▸ OBJECTIVE A
Output, copied exactly, the stretch of the news report on Advantage's results from "The company held" through "reported both figures).".

The panel's investigation came after the technology company failed to release
its full result to the exchange on Wednesday.
The company held a closed-door profit briefing for analysts and the media in
Auckland, with a video linkup to Wellington. At the briefing it reported two
profit figures - one of $6.7 million, which did not include an allowance for
amortised goodwill of $3.7 million, and a bottom-line figure of $3 million (the
Business Herald reported both figures).
Advantage's profit last year was $3.4 million.
Advantage did not do what most companies typically do after such briefings -
release full results to the exchange, on the detailed form required called
Appendix I.
Instead, it issued a three-page release to the exchange and market in which it
mentioned only the higher figure, describing it as a "normalised profit," with
no reference to how it was derived.
Philippe Leloir of the market surveillance panel said the exchange was
investigating whether Advantage had complied with the listing rules and would
probably report its findings today.
He said the exchange's initial reaction was that the company's actions in not
releasing its full details were unsatisfactory.

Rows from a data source
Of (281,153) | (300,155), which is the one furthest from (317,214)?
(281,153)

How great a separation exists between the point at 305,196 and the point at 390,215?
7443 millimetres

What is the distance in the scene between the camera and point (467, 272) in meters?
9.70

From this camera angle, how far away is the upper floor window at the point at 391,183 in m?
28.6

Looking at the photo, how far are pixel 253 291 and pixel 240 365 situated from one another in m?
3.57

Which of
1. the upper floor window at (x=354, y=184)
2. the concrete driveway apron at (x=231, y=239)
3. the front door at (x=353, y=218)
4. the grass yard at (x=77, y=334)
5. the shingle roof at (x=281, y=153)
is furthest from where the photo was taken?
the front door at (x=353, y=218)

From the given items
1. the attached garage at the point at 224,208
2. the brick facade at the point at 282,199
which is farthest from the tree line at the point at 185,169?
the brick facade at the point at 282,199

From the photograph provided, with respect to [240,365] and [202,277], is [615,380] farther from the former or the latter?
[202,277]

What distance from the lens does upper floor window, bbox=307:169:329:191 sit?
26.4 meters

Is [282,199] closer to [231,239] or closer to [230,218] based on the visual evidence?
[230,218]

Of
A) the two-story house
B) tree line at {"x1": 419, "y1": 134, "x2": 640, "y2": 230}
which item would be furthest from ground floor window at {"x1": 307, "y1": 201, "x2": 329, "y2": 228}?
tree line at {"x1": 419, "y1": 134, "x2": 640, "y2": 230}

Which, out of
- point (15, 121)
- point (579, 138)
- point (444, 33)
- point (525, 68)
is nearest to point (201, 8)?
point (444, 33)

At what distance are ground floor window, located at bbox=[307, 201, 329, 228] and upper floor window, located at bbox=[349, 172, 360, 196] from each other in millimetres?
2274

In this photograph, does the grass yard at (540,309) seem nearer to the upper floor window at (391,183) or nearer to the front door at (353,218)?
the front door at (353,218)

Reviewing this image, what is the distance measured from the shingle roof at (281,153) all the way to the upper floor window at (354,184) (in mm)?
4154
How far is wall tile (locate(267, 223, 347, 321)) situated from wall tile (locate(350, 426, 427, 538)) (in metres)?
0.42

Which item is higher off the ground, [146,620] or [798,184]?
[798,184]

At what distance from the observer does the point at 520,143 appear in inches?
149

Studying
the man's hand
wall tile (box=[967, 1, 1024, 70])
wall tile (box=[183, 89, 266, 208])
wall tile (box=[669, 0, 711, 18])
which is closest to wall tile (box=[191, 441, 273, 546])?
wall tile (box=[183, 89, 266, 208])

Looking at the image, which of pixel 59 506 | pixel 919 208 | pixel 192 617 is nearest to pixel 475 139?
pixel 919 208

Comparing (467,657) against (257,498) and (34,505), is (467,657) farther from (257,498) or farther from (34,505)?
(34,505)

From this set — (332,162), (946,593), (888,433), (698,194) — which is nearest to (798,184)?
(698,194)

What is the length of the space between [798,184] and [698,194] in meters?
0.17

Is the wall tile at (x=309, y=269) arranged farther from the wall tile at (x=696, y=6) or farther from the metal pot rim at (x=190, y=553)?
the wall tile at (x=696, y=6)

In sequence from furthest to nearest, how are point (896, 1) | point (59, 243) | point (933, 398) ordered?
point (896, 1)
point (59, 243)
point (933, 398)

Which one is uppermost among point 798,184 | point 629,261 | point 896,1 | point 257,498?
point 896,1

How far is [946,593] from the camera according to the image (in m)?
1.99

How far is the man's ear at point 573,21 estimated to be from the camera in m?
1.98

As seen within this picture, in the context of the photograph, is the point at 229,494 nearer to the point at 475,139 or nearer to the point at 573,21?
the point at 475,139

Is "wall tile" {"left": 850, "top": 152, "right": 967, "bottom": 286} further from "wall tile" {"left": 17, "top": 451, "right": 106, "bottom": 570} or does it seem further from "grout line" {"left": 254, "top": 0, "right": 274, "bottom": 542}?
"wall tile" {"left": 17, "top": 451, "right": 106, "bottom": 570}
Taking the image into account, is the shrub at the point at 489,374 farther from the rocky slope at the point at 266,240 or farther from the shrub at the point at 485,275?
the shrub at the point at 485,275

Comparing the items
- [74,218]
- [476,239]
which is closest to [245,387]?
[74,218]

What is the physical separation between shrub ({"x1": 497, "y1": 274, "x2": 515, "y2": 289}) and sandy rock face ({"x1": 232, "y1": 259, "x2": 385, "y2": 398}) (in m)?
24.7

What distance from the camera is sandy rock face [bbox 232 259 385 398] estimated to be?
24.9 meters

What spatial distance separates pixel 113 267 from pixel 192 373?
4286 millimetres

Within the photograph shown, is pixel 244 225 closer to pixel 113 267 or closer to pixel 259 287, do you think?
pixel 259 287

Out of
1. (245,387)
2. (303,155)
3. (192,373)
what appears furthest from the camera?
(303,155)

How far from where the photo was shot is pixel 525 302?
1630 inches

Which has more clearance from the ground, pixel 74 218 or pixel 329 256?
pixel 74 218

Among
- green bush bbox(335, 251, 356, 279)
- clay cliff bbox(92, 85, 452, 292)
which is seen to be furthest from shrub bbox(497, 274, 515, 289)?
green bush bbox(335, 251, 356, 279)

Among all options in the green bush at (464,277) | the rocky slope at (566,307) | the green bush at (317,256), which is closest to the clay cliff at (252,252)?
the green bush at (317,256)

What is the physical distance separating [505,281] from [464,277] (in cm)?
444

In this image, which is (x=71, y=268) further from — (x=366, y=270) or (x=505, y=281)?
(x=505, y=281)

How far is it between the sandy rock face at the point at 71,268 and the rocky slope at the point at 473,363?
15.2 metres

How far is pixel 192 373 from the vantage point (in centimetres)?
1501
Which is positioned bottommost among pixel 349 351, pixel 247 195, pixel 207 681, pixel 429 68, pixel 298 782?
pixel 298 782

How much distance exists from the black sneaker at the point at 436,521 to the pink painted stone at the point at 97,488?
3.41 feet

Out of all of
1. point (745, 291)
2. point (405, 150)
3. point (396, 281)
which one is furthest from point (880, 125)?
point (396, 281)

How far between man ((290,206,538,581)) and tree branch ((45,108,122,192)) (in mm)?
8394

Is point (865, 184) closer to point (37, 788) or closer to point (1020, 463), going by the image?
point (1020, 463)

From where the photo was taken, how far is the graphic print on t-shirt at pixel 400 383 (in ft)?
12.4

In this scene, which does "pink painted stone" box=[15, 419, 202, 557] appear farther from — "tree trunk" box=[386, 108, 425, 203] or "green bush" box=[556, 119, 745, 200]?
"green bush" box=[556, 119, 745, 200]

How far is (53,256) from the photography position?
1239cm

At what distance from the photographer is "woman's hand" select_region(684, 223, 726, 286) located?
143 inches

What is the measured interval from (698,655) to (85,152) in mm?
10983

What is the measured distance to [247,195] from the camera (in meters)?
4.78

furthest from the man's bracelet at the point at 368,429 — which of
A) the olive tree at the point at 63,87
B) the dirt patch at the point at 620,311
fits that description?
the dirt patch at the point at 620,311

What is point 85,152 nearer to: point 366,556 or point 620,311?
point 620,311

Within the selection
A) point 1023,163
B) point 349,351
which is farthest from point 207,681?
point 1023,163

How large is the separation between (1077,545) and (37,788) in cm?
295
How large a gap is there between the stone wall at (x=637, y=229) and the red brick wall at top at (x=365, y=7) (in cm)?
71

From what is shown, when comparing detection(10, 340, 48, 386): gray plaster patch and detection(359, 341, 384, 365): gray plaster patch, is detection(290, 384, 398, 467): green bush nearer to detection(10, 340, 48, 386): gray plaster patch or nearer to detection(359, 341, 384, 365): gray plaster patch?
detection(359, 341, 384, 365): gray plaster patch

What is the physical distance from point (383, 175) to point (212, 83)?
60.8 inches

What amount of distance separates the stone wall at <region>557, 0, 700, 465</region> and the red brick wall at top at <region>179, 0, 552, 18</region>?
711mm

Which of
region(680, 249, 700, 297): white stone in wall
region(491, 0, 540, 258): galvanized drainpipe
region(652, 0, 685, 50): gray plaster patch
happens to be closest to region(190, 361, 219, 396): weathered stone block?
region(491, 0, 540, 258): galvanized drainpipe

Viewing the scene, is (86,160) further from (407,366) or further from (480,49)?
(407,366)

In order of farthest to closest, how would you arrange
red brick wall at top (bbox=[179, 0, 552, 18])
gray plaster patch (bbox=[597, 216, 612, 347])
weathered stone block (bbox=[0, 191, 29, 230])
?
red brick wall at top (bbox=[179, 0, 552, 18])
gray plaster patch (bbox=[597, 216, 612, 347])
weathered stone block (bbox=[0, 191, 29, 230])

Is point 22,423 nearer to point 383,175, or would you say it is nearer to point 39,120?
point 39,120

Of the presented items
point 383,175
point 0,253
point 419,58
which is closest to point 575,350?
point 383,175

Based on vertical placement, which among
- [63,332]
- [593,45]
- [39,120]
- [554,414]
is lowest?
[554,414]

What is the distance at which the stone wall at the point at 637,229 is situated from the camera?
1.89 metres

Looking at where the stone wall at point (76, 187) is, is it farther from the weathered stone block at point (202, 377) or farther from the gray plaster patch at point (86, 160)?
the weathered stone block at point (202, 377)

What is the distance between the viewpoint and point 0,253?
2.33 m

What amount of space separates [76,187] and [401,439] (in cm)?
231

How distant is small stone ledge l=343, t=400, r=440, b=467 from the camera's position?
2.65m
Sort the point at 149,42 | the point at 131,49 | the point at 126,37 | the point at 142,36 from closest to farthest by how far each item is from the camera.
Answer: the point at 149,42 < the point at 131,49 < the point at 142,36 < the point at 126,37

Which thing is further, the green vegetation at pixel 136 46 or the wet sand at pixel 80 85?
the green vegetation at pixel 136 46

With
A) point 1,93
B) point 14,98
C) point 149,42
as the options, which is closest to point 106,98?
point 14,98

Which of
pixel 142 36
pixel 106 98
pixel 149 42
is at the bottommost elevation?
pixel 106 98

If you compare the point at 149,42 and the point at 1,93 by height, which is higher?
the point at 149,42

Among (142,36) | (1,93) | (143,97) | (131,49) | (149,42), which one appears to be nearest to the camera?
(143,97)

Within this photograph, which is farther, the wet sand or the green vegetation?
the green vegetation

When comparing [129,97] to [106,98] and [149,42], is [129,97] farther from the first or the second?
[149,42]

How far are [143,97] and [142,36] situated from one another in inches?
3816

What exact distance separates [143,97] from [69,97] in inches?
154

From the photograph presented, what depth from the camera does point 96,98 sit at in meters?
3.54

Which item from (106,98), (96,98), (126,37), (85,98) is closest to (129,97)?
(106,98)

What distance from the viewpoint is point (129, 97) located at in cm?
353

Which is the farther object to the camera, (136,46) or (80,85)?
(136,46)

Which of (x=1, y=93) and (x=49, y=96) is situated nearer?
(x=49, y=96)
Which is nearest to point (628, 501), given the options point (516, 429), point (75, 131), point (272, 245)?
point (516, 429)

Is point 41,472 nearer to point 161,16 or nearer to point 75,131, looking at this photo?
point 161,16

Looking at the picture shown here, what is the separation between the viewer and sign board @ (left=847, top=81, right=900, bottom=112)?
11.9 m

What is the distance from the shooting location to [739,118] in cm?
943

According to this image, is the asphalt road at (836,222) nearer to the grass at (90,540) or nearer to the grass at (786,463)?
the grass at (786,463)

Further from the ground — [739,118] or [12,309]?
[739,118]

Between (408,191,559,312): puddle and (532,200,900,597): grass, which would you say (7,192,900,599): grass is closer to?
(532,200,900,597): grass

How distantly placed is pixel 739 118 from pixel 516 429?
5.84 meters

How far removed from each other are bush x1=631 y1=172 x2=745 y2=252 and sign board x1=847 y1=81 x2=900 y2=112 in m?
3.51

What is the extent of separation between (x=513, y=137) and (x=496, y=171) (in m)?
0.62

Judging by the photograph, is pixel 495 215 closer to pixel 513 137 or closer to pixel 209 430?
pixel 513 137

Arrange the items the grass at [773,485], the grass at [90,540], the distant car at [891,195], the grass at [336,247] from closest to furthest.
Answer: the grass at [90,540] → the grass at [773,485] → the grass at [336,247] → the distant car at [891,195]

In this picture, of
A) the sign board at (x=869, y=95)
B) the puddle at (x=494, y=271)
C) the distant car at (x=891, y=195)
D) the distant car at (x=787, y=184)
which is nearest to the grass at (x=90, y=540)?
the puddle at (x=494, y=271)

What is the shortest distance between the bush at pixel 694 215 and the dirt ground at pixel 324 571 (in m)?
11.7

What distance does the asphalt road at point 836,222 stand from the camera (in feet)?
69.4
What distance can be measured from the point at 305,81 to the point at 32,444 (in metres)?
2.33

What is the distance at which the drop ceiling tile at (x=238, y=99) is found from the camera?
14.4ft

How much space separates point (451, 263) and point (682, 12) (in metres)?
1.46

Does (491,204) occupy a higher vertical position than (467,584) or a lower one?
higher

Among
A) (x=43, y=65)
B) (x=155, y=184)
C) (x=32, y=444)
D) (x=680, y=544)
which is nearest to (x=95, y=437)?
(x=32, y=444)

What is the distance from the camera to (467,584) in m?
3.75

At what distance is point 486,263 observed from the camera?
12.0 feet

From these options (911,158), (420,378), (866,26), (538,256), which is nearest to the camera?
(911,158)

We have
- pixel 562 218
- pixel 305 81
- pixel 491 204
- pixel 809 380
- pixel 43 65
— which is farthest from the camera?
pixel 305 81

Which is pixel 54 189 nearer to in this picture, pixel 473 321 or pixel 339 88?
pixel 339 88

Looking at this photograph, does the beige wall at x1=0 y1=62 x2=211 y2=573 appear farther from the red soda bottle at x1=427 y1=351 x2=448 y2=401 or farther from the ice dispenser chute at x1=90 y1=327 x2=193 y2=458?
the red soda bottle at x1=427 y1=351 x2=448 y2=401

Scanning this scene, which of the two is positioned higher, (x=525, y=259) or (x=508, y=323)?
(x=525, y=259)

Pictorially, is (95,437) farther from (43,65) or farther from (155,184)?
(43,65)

▸ OBJECTIVE B
Return, unchanged, the stretch of the rows from the line that contains "In sequence from" through the line that contains "4286 millimetres".

▸ OUTPUT A
The company held a closed-door profit briefing for analysts and the media in
Auckland, with a video linkup to Wellington. At the briefing it reported two
profit figures - one of $6.7 million, which did not include an allowance for
amortised goodwill of $3.7 million, and a bottom-line figure of $3 million (the
Business Herald reported both figures).

▸ OUTPUT B
In sequence from furthest to nearest, how are point (896, 1) | point (59, 243) | point (933, 398) ordered?
point (896, 1)
point (59, 243)
point (933, 398)

Which one is uppermost among point 798,184 | point 629,261 | point 896,1 | point 257,498?
point 896,1

How far is [946,593] from the camera according to the image (in m)?
1.99

How far is the man's ear at point 573,21 estimated to be from the camera in m?
1.98

As seen within this picture, in the context of the photograph, is the point at 229,494 nearer to the point at 475,139 or nearer to the point at 573,21?
the point at 475,139

Is "wall tile" {"left": 850, "top": 152, "right": 967, "bottom": 286} further from "wall tile" {"left": 17, "top": 451, "right": 106, "bottom": 570} or does it seem further from "grout line" {"left": 254, "top": 0, "right": 274, "bottom": 542}?
"wall tile" {"left": 17, "top": 451, "right": 106, "bottom": 570}
Taking the image into account, is the shrub at the point at 489,374 farther from the rocky slope at the point at 266,240 or farther from the shrub at the point at 485,275?
the shrub at the point at 485,275

Comparing the items
- [74,218]
- [476,239]
which is closest to [245,387]?
[74,218]

What is the physical separation between shrub ({"x1": 497, "y1": 274, "x2": 515, "y2": 289}) and sandy rock face ({"x1": 232, "y1": 259, "x2": 385, "y2": 398}) (in m)?
24.7

What distance from the camera is sandy rock face [bbox 232 259 385 398] estimated to be?
24.9 meters

What spatial distance separates pixel 113 267 from pixel 192 373?
4286 millimetres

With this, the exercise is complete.